The Dawood Group (Urdu: داؤد گروپ), also Dawood Group of Companies, is a term widely used in Pakistan for diverse businesses and industries of the Dawood family-business, founded by Seth Ahmed Dawood (1905-2002). The term Dawood Group is therefore a phrase rather than an registered entity, used to describe a platform for the establishment of diverse businesses and industries in the early decades after the independence of Pakistan (1950-1960s).

Ahmed Dawood was one of the country’s senior industrialists who was by 1933 with his firm the biggest supplier of imported yarn to the textile mills in India.  He left India after the partition and migrated with his three brothers Suleman Dawood, Siddiq Dawood, and Sattar Dawood including their entire families to Pakistan. The Dawood Corporation was the first entity set up in Karachi and Manchester, UK, to start business activities in 1948. It started initially from a small office and a shop in Karachi but their business grew over the coming decades.

(Extracted page text data)
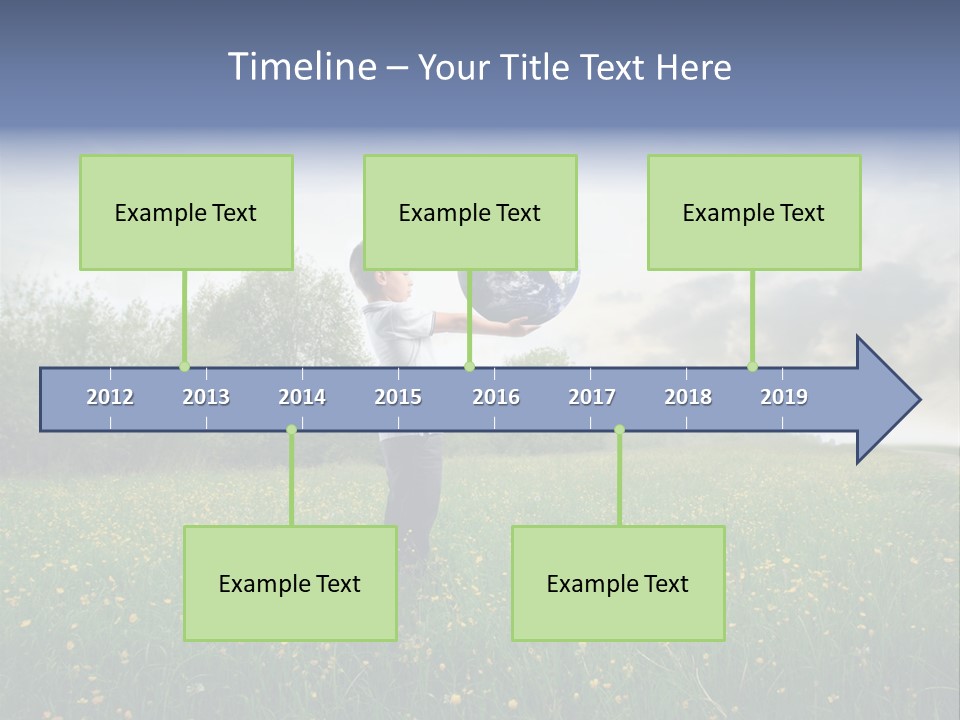 Timeline – Your Title Text Here

Example Text

Example Text

Example Text

2012 2013 2014 2015 2016 2017 2018 2019

Example Text

Example Text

*Task set*:
(a) According to the passage on the Dawood Group, in which two cities was the Dawood Corporation first set up?
(b) Transcribe the passage on the Dawood Group from "Ahmed Dawood was" to "the coming decades.".
(c) State whether each statement agrees with the passage on the Dawood Group, quoting the deciding words: (i) Ahmed Dawood migrated to Pakistan together with three of his brothers. (ii) The Dawood Group is a registered entity. (iii) By 1933, Ahmed Dawood's firm was the biggest supplier of imported yarn to textile mills in India.
The material is not required for this work.

*Responses per task*:
(a) Karachi and Manchester, UK.

(b)
Ahmed Dawood was one of the country’s senior industrialists who was by 1933 with his firm the biggest supplier of imported yarn to the textile mills in India.  He left India after the partition and migrated with his three brothers Suleman Dawood, Siddiq Dawood, and Sattar Dawood including their entire families to Pakistan. The Dawood Corporation was the first entity set up in Karachi and Manchester, UK, to start business activities in 1948. It started initially from a small office and a shop in Karachi but their business grew over the coming decades.

(c)
(i) Yes: "migrated with his three brothers Suleman Dawood, Siddiq Dawood, and Sattar Dawood"
(ii) No: "a phrase rather than an registered entity"
(iii) Yes: "by 1933 with his firm the biggest supplier of imported yarn to the textile mills in India"